▶ _Set of tasks_:
(1) Reproduce verbatim the part of the zoning trip account below that opens with the words containing "And so to Pennsylvania" and closes with "in this state.".
(2) Extend the account of state-by-state zoning conditions that appears below, ahead of the data, beginning right after its final sentence.

▶ _Passage provided_:
+---+
Here is the zoning story of my trip to the National Conference on City Planning held at St. Petersburg, Florida, March 29th. On March 19th my party of four started through New Jersey, where the city attorneys are quite discouraged about enforcing zoning ordinances, and a constitutional amendment for zoning is brewing. About four out of five decisions handed down by the courts are against zoning. Boards of appeals never had a chance in this state because the early medley of zoning enabling acts was utterly confusing and nondescript in this particular. The boiler had to function without a safety valve and sooner or later it was sure to blow up. The Nutley case held that it was unconstitutional to prevent a store in a residence district. Some of us think that a functioning board of appeals could have prevented this. Maybe not. Anyway the courts have cited the Nutley case to throw out all sorts of zoning considered proper in other states. A new zoning enabling act, one of the best in the country, did not stop the onslaught. Recently the court went to the limit and said that no applicant need go to the board of appeals before getting direct action through the courts. This was the last straw that broke the camel's back. First, the courts said that zoning was unconstitutional because it was unreasonable, and then they scrapped the only method thus far devised to make zoning reasonable wherever its incidence was unreasonable.

And so to Pennsylvania where Philadelphia still has no zoning ordinance, nor for that matter any state enabling act. Skyscrapers were the rock on which the ship met disaster although probably 90% of the people want the zoning plan. All the other kinds of municipalities in the state have procured good zoning enabling acts and are zoned or are proceeding to zone. Meeting with good success too. Delaware was next. Agood enabling act and an excellent ordinance in Wilmington. However, a dangerous looking slant in the only important zoning decision has caused a feeling of suspense in this state.

Maryland has no general zoning enabling act. Baltimore zoned under supposed home rule powers. The highest court of the state declared that it had these powers, but that the exclusion of a store from a residence district was unconstitutional. At present the use map is being enforced according to the discretion of the building inspector who passes judgment on each application as it comes up, deciding whether its allowance would affect the community health, safety, morals and general welfare. This, of course, is not zoning. A zoning plan tells each land-owner what he can build as a matter of right. The rest of Maryland hardly knows what to do. Cumberland is waiting.

In the District of Columbia the successful Steerman case, in which the District Court said that a store could properly be excluded in a residence district, is on its way to the United States Supreme Court. But the attorneys for Steerman obtained the consent of that court to postpone argument until after the Euclid Village (Ohio) case is decided. Unexpectedly the Euclid Village case was reopened so that a further brief could be submitted, thus postponing the final decision in that case until next fall or winter. Zoning is operating as smoothly in Washington as it can in any place where the law does not establish a board of appeals. No one knows where or when the lightning will strike.

Virginia has up to now been limping so far as zoning is concerned. Norfolk has a good ordinance and Richmond a medium. The trouble has been a defective state law. But in March of this year a standard enabling act became law.
+---+
▶ _Exercise data_:
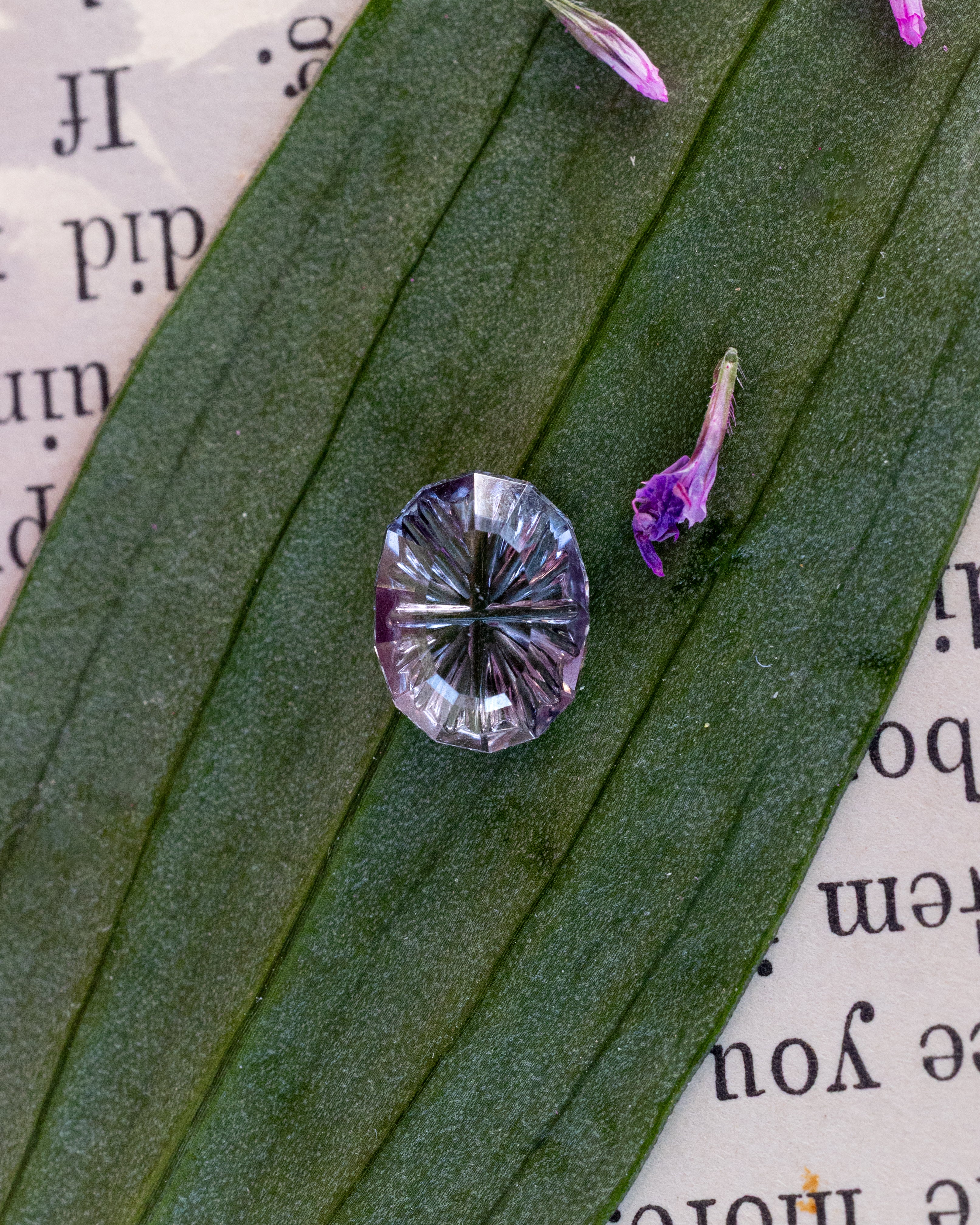A purple oval sapphire gemstone with a starburst pattern, resting on a green leaf over printed paper.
+---+
▶ _Activity answers_:
(1)
And so to Pennsylvania where Philadelphia still has no zoning ordinance, nor for that matter any state enabling act. Skyscrapers were the rock on which the ship met disaster although probably 90% of the people want the zoning plan. All the other kinds of municipalities in the state have procured good zoning enabling acts and are zoned or are proceeding to zone. Meeting with good success too. Delaware was next. Agood enabling act and an excellent ordinance in Wilmington. However, a dangerous looking slant in the only important zoning decision has caused a feeling of suspense in this state.

(2)
North Carolina has a good enabling act under which Raleigh and Greensboro have passed ordinances. Asheville is getting started. Mayor Cathey, who attended the Conference, hopes to see the zoning of the city accomplished before he goes out of office. This city, heretofore somewhat inaccessible, is now the important point on a great new automobile highway extending from Johnson City to Atlanta through the heart of the Alleghanies. This route is bound to attract automobilists away from the flat country and into the mountains as they travel between Atlanta and Harrisburg. The cities of this state are enterprising and up to date. All are looking into the subject of zoning. The cotton weaving industry is bringing a great deal of money into the state. South Carolina has a good enabling act, but its cities have been slow in taking advantage of it. Columbia is fairly well zoned.

Then we come to Georgia where we all thought that zoning was going swimmingly. Atlanta has an excellent special enabling act and one of the best ordinances in the country. It has a board of appeals and all the requisite outworks. But the lightning struck where it was least expected. A lot owner in a residence district and on the borderline of a business district applied for a permit for a storebuilding. In all other well zoned cities, the applicant after being refused a permit by the building inspector would be compelled to go to the board of appeals. In New York the board of appeals is weekly making adjustments that solve these borderline cases or at least turn them into court review. Not so in Atlanta. The board of appeals refused to take jurisdiction when the applicant appealed to it. This opened the door wide for the applicant to bring an injunction suit on the grounds of unconstitutionality which he won all the way up to the highest court. The court was forced into a corner. After it was evidently convinced that the situation of the applicant under the strict letter of the law was arbitrary and unreasonable, it could not command the board of appeals to issue a variance. It could do nothing but declare the instance unconstitutional, and while it was about it the court wrote an opinion which looked for all the world like the Nutley decision. Georgia in four short months passed from the light into darkness so far as zoning is concerned, all unnecessarily.

And now at last we have arrived in Florida. Legislation like everything else in this state is done rapidly. The result has been a large number of half-baked special enabling acts for zoning. Four of them are good. The rest vary from about

30% to 60%. The ordinance of St. Petersburg based on a good special enabling act was defeated on referendum. Two out of three of all these special acts are only a little better than nothing at all. West Palm Beach, St. Augustine and Miami Beach are good. Jacksonville and Orlando are from fair to middling. Several progressive cities tried to induce the state legislature at its last session to pass a zoning enabling act applicable to all cities. If the legislature had wanted to save time, it should have done this. Instead it wasted a lot of its time on poor enabling acts and brought about no end of confusion. The best landscape work and the most skilfully drawn private restrictions will not take the place of good fundamental laws.

The states where zoning is having the worst luck just at present seem to be along the coast from the Hudson River to the Mississippi River, omitting western Pennsylvania, District of Columbia, North Carolina and South Carolina which up to the present are bright spots, and speaking softly about Delaware, Alabama and Louisiana.

E. M. B.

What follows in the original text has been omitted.